• **Objetivo A**
Traduza para inglês a seguinte frase do texto sobre a apresentação do livro: "A Drª Júlia Caré apresentou, na sede do Sindicato de Professores da Madeira, o livro da minha autoria "A Escola é uma seca"."

A Drª Júlia Caré apresentou, na sede do Sindicato de Professores da Madeira, o livro da minha autoria "A Escola é uma seca". Deixo aqui o seu texto, ao longo do qual deixou muitas interrogações aos presentes.
- Da primeira apresentação do livro do André Escórcio, em 21 de janeiro, retive duas expressões que me pareceram relevantes:
- do colega Valentim Remédios a expressão: “fazer flores”, pretendendo referir-se aos/às alunos/as que se adaptam à cultura tradicional de escola, que têm suporte familiar e ajuda para se prepararem para os rituais exigidos pela tradição e rotina escolar secular – a cultura das aulas, da memorização da “matéria”, dos testes, dos exames, da nota para o quadro de honra e para aceder ao Ensino Superior e com quem é mais fácil os professores trabalharem; mas e cada vez mais, a imensa maioria de crianças e jovens que não se identifica com a organização fragmentada da escola em anos, ciclos, turmas mais ou menos numerosas, disciplinas, aulas, práticas docentes de explanação dos programas instituídos e de avaliação, estudo para o teste que se esquece logo a seguir… uma escola a transbordar de conteúdos memorizáveis e pouca construção de sentido e conhecimento para a vida.
- do Padre Martins, a questão: “como agarrar as margens?” eles/elas serão os/as que ficam de fora, que não se identificam com a cultura monocultural, monocurricular, etnocêntrica da escola, pensada neste país conservador, tradicionalista, para alunos/as maioritariamente de classe média urbana: Os/as outros/as da imensa e complexa diversidade cultural deste país profundamente desigual, pós-colonial, desenraizado da ruralidade interior e fixado nas indistintas, populosas e degradadas periferias habitacionais urbanas das grandes metrópoles, com índices de baixa escolaridade familiar, pobreza estrutural transgeracional, a quem a democracia falhou na realização da esperança. Que “elevador social” para “as margens”, que escapam à meritocracia do apelido familiar, do berço e do bairro elitista e consequente estatuto socioeconómico, da pertença cultural, ou da cor adequada do cartão partidário no poder?

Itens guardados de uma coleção
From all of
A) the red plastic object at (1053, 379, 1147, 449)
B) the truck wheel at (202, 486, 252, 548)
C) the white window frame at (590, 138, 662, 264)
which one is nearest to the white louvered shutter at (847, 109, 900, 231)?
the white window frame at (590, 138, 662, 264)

• **Objetivo B**
Edite a listagem, trocando "nearest" por "closest" e deixando tudo o resto inalterado.

• **Resposta esperada A**
Dr. Júlia Caré presented my book "A Escola é uma seca" at the headquarters of the Madeira Teachers' Union.

• **Resposta esperada B**
From all of
A) the red plastic object at (1053, 379, 1147, 449)
B) the truck wheel at (202, 486, 252, 548)
C) the white window frame at (590, 138, 662, 264)
which one is closest to the white louvered shutter at (847, 109, 900, 231)?
the white window frame at (590, 138, 662, 264)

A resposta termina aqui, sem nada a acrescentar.